Die Blockchain Association fordert den Senat mit einem Brief von 160 ehemaligen Sicherheitsbeamten nachdrücklich auf, das Clarity Act zu verabschieden

Die Blockchain Association schickte am Dienstag einen Brief an den Mehrheitsführer im Senat, John Thune, und den demokratischen Führer im Senat, Charles Schumer, in dem sie ihre starke Unterstützung für den Clarity Act zum Ausdruck brachte.
Der von 160 ehemaligen Beamten der nationalen Sicherheit und Strafverfolgung unterzeichnete Brief forderte den Senat auf, das Gesetz zu verabschieden.
„Der Clarity Act erweitert die Möglichkeiten der Strafverfolgung und der Verhinderung von Finanzkriminalität im gesamten Ökosystem digitaler Vermögenswerte“, heißt es in dem Brief.
Der Clarity Act wurde letzten Monat vom Bankenausschuss des Senats verabschiedet und wartet derzeit auf die Abstimmung im gesamten Senat.
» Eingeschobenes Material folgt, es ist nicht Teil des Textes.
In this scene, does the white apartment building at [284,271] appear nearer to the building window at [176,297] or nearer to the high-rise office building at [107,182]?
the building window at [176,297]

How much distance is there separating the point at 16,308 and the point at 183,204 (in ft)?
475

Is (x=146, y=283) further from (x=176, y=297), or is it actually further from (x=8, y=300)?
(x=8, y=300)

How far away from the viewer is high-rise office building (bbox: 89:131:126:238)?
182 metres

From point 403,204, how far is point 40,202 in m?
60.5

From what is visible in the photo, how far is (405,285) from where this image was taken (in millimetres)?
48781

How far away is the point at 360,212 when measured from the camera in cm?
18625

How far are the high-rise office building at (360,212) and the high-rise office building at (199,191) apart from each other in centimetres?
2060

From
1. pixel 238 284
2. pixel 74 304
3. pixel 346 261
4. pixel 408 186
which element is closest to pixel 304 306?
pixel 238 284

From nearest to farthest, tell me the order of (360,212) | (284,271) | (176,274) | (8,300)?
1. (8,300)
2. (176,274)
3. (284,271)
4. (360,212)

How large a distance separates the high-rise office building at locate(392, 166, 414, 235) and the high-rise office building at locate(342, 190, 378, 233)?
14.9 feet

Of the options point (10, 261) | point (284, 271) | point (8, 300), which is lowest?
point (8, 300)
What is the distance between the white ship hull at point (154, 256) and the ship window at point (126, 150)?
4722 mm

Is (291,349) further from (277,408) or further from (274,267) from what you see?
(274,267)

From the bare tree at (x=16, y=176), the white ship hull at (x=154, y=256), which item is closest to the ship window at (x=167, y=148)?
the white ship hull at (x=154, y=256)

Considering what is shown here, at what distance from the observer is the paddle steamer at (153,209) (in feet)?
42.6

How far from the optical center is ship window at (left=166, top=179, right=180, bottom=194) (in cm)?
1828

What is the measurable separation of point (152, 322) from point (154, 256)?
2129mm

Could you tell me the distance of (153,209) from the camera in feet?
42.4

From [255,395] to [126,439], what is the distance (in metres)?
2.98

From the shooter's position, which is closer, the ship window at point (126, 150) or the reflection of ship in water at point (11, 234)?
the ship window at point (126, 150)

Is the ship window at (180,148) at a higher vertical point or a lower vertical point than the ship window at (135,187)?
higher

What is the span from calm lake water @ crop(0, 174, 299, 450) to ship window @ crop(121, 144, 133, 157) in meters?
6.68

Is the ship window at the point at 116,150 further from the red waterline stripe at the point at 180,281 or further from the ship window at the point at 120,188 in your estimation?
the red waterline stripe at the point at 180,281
Die Gesetzgeber debattieren weiterhin darüber, ob der Gesetzentwurf Ethikbestimmungen enthalten sollte, die gewählte Amtsträger von der Teilnahme an Krypto-Unternehmungen abhalten würden, eine Debatte, die teilweise durch die Krypto-Geschäftsinteressen von Präsident Donald Trump angeheizt wird.
Der Brief der Blockchain Association vom Dienstag „zeigt, dass die Struktur des Marktes für digitale Vermögenswerte eine Priorität der Strafverfolgung und der nationalen Sicherheit ist“, schrieb die Organisation in einem Beitrag auf X.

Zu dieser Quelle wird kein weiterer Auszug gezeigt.